* [Exercise prompt] Retype exactly the lines from the line with "scientific name: Tragelaphus oryx" to the end of the data, keeping both boundary lines.

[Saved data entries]
=-=-=-=-=

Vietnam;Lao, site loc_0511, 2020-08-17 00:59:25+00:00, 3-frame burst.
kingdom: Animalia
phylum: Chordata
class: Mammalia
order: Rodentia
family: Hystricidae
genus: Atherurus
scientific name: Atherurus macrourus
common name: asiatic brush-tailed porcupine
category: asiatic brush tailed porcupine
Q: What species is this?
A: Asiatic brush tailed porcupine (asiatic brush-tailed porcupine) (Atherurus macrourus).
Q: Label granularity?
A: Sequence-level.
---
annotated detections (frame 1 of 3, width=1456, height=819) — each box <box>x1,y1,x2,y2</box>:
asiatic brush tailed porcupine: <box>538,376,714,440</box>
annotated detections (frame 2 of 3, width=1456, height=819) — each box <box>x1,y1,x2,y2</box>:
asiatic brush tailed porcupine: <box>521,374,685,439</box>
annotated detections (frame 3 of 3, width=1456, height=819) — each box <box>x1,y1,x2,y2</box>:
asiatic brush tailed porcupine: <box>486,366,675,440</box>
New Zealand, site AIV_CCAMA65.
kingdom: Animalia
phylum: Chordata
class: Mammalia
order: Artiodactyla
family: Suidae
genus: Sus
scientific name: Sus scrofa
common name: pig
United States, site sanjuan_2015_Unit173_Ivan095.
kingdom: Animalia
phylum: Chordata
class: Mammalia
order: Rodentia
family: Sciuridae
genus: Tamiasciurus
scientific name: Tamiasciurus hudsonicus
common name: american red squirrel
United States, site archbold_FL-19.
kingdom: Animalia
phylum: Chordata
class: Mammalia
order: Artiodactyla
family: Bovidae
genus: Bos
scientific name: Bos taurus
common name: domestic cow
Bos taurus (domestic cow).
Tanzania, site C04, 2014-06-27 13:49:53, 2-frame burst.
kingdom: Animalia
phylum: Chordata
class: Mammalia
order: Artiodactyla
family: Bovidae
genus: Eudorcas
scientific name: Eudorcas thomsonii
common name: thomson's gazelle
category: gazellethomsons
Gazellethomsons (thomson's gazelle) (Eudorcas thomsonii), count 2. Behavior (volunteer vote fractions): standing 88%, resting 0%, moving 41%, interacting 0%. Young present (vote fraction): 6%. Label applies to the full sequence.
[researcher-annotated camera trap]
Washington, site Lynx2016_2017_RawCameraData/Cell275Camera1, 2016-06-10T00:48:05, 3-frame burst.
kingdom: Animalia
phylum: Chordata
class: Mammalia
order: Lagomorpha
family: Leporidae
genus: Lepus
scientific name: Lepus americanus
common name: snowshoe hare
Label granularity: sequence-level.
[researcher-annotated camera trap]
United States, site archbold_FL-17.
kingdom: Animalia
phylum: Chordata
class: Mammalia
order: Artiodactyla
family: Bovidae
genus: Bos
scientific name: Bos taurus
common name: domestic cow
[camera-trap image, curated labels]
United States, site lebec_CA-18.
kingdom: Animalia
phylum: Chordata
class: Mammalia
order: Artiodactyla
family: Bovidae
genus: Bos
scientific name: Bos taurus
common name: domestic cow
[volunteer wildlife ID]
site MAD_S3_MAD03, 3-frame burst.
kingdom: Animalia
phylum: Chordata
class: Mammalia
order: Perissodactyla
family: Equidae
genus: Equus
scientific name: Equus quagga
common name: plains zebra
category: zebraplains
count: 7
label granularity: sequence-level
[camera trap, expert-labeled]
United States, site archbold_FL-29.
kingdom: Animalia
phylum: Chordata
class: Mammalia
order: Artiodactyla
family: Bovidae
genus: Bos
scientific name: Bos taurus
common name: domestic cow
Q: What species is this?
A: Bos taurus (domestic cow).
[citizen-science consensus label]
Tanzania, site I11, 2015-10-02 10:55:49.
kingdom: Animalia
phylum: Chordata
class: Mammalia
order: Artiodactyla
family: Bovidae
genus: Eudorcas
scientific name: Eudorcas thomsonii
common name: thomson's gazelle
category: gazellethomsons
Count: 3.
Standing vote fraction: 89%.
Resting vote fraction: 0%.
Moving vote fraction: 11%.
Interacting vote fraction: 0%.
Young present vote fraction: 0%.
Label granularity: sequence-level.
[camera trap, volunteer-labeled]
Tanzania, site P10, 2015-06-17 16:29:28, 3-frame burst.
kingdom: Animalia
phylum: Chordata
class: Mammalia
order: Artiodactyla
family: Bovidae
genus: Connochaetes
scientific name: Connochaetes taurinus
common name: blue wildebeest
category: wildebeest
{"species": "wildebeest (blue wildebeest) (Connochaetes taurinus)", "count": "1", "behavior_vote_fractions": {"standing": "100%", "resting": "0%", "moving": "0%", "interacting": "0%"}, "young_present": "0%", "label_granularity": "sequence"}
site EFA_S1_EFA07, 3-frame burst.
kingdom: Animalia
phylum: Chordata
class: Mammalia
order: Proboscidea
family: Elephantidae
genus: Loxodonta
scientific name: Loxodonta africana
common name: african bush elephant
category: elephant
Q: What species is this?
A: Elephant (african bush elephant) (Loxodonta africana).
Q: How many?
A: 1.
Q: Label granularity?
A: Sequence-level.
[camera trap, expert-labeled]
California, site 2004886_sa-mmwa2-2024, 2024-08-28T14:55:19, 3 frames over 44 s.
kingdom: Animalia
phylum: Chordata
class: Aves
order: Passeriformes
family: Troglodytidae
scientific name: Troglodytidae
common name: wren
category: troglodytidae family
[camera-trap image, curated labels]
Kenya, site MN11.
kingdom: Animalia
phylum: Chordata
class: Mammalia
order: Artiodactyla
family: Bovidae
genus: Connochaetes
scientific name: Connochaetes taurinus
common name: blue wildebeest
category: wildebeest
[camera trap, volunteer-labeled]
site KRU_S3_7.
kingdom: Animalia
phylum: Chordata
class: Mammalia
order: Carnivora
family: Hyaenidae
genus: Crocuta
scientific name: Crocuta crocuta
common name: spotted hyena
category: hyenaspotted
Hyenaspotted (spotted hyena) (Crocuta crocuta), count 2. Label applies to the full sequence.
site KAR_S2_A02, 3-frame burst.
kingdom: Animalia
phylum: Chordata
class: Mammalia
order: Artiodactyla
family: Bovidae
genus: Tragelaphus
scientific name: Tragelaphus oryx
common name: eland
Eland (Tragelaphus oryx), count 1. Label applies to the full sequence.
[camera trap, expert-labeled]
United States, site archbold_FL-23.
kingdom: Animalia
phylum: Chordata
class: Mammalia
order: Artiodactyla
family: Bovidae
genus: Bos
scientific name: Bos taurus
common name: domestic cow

=-=-=-=-=

* [Output for this exercise]
scientific name: Tragelaphus oryx
common name: eland
Eland (Tragelaphus oryx), count 1. Label applies to the full sequence.
[camera trap, expert-labeled]
United States, site archbold_FL-23.
kingdom: Animalia
phylum: Chordata
class: Mammalia
order: Artiodactyla
family: Bovidae
genus: Bos
scientific name: Bos taurus
common name: domestic cow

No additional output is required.